> _Exercise directions_: Output every line below without omitting or altering anything.

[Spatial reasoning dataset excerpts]
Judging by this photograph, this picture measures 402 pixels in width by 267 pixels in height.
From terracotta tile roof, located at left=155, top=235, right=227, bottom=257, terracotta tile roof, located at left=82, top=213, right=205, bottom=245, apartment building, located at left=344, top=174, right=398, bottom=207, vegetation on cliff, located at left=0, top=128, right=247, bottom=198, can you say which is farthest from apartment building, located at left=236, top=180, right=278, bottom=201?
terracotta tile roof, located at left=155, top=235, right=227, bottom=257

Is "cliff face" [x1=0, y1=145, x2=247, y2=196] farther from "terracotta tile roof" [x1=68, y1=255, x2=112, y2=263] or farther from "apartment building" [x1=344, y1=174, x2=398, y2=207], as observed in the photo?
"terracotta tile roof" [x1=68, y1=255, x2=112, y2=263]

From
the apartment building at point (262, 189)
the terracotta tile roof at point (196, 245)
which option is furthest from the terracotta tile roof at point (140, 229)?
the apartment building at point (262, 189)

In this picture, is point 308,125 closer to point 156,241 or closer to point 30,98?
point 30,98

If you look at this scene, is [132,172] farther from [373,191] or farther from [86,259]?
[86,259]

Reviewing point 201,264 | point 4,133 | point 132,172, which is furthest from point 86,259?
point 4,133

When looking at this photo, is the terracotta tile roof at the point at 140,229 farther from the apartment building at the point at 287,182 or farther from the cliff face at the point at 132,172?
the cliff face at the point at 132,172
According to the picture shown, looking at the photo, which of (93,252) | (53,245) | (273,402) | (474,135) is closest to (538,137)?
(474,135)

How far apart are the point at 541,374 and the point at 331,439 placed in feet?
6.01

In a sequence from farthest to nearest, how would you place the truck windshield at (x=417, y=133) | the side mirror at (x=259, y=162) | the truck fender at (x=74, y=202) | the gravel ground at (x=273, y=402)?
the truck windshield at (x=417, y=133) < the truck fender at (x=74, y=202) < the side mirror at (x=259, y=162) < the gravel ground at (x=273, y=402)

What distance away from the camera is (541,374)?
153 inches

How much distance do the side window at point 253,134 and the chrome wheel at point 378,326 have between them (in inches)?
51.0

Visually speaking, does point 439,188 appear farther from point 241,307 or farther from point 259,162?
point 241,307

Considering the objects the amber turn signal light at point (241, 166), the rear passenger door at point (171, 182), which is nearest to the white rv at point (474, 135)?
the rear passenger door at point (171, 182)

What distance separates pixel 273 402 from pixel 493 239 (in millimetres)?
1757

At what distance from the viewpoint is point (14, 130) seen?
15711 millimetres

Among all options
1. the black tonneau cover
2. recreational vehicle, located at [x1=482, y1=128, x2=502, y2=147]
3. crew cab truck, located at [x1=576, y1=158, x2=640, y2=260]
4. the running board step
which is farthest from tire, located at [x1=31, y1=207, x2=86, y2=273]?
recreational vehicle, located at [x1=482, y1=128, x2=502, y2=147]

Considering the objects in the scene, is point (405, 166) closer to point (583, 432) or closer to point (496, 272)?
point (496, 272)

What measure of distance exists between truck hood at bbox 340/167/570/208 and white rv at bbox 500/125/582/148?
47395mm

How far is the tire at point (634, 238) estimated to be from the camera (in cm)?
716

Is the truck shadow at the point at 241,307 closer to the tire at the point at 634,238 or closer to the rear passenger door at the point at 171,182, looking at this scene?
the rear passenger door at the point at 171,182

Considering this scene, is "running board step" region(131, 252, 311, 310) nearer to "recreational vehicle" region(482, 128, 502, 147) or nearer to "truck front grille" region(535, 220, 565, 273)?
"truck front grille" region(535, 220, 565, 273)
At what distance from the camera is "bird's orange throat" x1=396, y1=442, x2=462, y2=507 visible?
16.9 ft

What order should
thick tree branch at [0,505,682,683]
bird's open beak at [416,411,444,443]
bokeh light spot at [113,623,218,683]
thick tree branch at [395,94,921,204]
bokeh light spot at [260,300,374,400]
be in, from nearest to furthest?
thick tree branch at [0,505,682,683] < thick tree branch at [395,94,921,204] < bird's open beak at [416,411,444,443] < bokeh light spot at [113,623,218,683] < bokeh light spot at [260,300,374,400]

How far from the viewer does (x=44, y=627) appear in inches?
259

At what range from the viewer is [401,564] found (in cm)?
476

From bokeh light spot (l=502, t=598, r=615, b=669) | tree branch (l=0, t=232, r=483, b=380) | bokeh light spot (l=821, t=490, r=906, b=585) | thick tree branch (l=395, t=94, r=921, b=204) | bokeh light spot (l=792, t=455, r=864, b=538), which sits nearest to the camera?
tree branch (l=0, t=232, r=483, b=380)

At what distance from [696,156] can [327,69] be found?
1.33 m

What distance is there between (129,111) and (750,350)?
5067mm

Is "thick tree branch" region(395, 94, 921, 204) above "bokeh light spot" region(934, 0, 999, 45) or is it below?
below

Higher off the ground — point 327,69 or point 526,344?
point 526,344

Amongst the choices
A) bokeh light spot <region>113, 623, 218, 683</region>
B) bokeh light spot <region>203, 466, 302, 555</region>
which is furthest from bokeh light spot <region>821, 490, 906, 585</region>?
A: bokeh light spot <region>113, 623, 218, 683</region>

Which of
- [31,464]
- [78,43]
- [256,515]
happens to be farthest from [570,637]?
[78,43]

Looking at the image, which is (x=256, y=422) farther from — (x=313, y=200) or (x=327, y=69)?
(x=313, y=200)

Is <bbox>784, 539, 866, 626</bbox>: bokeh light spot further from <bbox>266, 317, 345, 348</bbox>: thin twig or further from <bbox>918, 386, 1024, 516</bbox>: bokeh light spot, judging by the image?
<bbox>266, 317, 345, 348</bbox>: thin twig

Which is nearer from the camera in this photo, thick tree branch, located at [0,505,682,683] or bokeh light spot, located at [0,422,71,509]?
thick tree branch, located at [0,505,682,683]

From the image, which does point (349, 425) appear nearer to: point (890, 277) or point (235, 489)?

> _Full response_:
Judging by this photograph, this picture measures 402 pixels in width by 267 pixels in height.
From terracotta tile roof, located at left=155, top=235, right=227, bottom=257, terracotta tile roof, located at left=82, top=213, right=205, bottom=245, apartment building, located at left=344, top=174, right=398, bottom=207, vegetation on cliff, located at left=0, top=128, right=247, bottom=198, can you say which is farthest from apartment building, located at left=236, top=180, right=278, bottom=201?
terracotta tile roof, located at left=155, top=235, right=227, bottom=257

Is "cliff face" [x1=0, y1=145, x2=247, y2=196] farther from "terracotta tile roof" [x1=68, y1=255, x2=112, y2=263] or farther from "apartment building" [x1=344, y1=174, x2=398, y2=207], as observed in the photo?
"terracotta tile roof" [x1=68, y1=255, x2=112, y2=263]

From
the apartment building at point (262, 189)
the terracotta tile roof at point (196, 245)
which option is furthest from the terracotta tile roof at point (140, 229)?
the apartment building at point (262, 189)

In this picture, is point 308,125 closer to point 156,241 or closer to point 30,98?
point 30,98

If you look at this scene, is [132,172] farther from [373,191] or farther from [86,259]?
[86,259]

Reviewing point 201,264 | point 4,133 | point 132,172, which is furthest from point 86,259?
point 4,133

When looking at this photo, is the terracotta tile roof at the point at 140,229 farther from the apartment building at the point at 287,182 or farther from the cliff face at the point at 132,172?
the cliff face at the point at 132,172
According to the picture shown, looking at the photo, which of (93,252) | (53,245) | (273,402) | (474,135) is closest to (538,137)?
(474,135)

How far apart are the point at 541,374 and the point at 331,439 placed in feet?
6.01

In a sequence from farthest to nearest, how would you place the truck windshield at (x=417, y=133) | the side mirror at (x=259, y=162) | the truck fender at (x=74, y=202) | the gravel ground at (x=273, y=402)?
the truck windshield at (x=417, y=133) < the truck fender at (x=74, y=202) < the side mirror at (x=259, y=162) < the gravel ground at (x=273, y=402)

What distance away from the camera is (541,374)?
153 inches

How much distance do the side window at point 253,134 and the chrome wheel at point 378,326 have between them (in inches)?
51.0

Visually speaking, does point 439,188 appear farther from point 241,307 or farther from point 259,162?
point 241,307

Considering the objects the amber turn signal light at point (241, 166), the rear passenger door at point (171, 182), which is nearest to the white rv at point (474, 135)?
the rear passenger door at point (171, 182)

What distance separates pixel 273 402 from pixel 493 239 (in millimetres)?
1757

At what distance from the viewpoint is point (14, 130) seen?
15711 millimetres

Among all options
1. the black tonneau cover
2. recreational vehicle, located at [x1=482, y1=128, x2=502, y2=147]
3. crew cab truck, located at [x1=576, y1=158, x2=640, y2=260]
4. the running board step
which is farthest from tire, located at [x1=31, y1=207, x2=86, y2=273]?
recreational vehicle, located at [x1=482, y1=128, x2=502, y2=147]

Considering the objects in the scene, is point (405, 166) closer to point (583, 432) or closer to point (496, 272)?
point (496, 272)

What measure of distance exists between truck hood at bbox 340/167/570/208 and white rv at bbox 500/125/582/148?
47395mm

How far is the tire at point (634, 238) estimated to be from the camera (in cm)?
716

Is the truck shadow at the point at 241,307 closer to the tire at the point at 634,238 or closer to the rear passenger door at the point at 171,182, looking at this scene?
the rear passenger door at the point at 171,182

Considering this scene, is "running board step" region(131, 252, 311, 310) nearer to "recreational vehicle" region(482, 128, 502, 147) or nearer to "truck front grille" region(535, 220, 565, 273)?
"truck front grille" region(535, 220, 565, 273)
At what distance from the camera is "bird's orange throat" x1=396, y1=442, x2=462, y2=507 visible?
16.9 ft

What order should
thick tree branch at [0,505,682,683]
bird's open beak at [416,411,444,443]
bokeh light spot at [113,623,218,683]
thick tree branch at [395,94,921,204]
bokeh light spot at [260,300,374,400]
be in, from nearest to furthest?
thick tree branch at [0,505,682,683] < thick tree branch at [395,94,921,204] < bird's open beak at [416,411,444,443] < bokeh light spot at [113,623,218,683] < bokeh light spot at [260,300,374,400]

How far from the viewer does (x=44, y=627) appear in inches?
259

At what range from the viewer is [401,564] found (in cm)?
476

From bokeh light spot (l=502, t=598, r=615, b=669) | tree branch (l=0, t=232, r=483, b=380) | bokeh light spot (l=821, t=490, r=906, b=585) | thick tree branch (l=395, t=94, r=921, b=204) | bokeh light spot (l=792, t=455, r=864, b=538), which sits nearest to the camera?
tree branch (l=0, t=232, r=483, b=380)

At what distance from [696,156] can [327,69] be found?
1.33 m

What distance is there between (129,111) and (750,350)?
5067mm

Is "thick tree branch" region(395, 94, 921, 204) above "bokeh light spot" region(934, 0, 999, 45) or is it below?
below

Higher off the ground — point 327,69 or point 526,344?
point 526,344

Amongst the choices
A) bokeh light spot <region>113, 623, 218, 683</region>
B) bokeh light spot <region>203, 466, 302, 555</region>
which is furthest from bokeh light spot <region>821, 490, 906, 585</region>?
A: bokeh light spot <region>113, 623, 218, 683</region>

Which of
- [31,464]
- [78,43]
- [256,515]
happens to be farthest from [570,637]?
[78,43]

Looking at the image, which is (x=256, y=422) farther from — (x=313, y=200) or (x=327, y=69)?
(x=313, y=200)

Is <bbox>784, 539, 866, 626</bbox>: bokeh light spot further from <bbox>266, 317, 345, 348</bbox>: thin twig or further from <bbox>918, 386, 1024, 516</bbox>: bokeh light spot, judging by the image?
<bbox>266, 317, 345, 348</bbox>: thin twig

Which is nearer from the camera in this photo, thick tree branch, located at [0,505,682,683] or bokeh light spot, located at [0,422,71,509]?
thick tree branch, located at [0,505,682,683]

From the image, which does point (349, 425) appear nearer to: point (890, 277) or point (235, 489)?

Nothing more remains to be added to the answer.